Repo Chick (2009)

Rating: D-

Dir: Alex Cox
Star: Jaclyn Jonet, Miguel Sandoval, Del Zamora, Chloe Webb

Dear God, this is awful. It’s only extremely loosely connected to Repo Man, not least because Universal and Cox both own the rights, and neither can make a sequel without the other’s permission: this got the director a cease and desist, which he ignored. More’s the pity, unfortunately, because this is like listening to 90 minutes of Occupy Wherever shrieking: mean-spirited class-war propaganda, without a single likeable or even plausible character. It’s the last issue where it is most obviously distinct from its predecessor, which was full of endearing oddballs. Here, instead of Emilio Estevez, you get Jonet, playing Pixxi De La Chasse, a waste of space heiress who is disinherited, and forced to get a job – which ends up being in repossession, the only growth industry. She sets her sights on a missing train, but when she finds it, discovers it has already been hijacked by a group of ecoterrorists whose main goal is to ban golf.
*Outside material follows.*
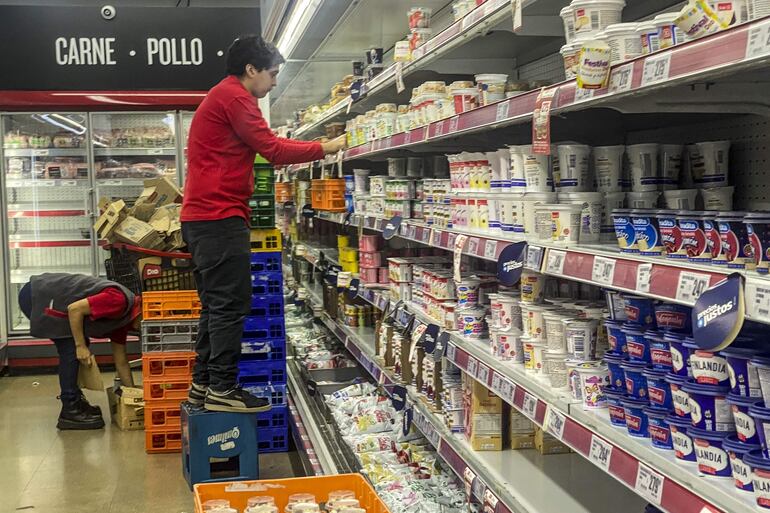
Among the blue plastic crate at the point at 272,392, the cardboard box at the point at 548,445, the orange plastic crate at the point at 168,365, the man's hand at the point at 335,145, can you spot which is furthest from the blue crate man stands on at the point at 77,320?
the cardboard box at the point at 548,445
Can she get the train back, reconciile with her family and save Los Angeles [not necessarily in that order].

Unfolding largely in front of green screens, with occasional, deliberately poor model-work thrown it, this feels like the kind of thing a politically-conscious 14-year-old would make, with special effects by a younger sibling. It wears its welcome out incredibly fast, and does precious little to redeem itself the rest of the way. It’s clear what Cox is trying to do: make a scathing, absurdist satire of modern culture, its obsessions with empty fame and style over substance. Except, the entire movie becomes exactly that. It turns into an object exercise in flogging a cinematic dead horse: absurdist, certainly, but never achieves the slightest degree of significant bite on its target, mostly because they’re neither too obvious and easy to merit anyone’s serious attention. Apparently, Cox had dropped off the grid and was living somewhere on an Oregon farm. Seems like any talent he had dropped off the grid rather more successfully.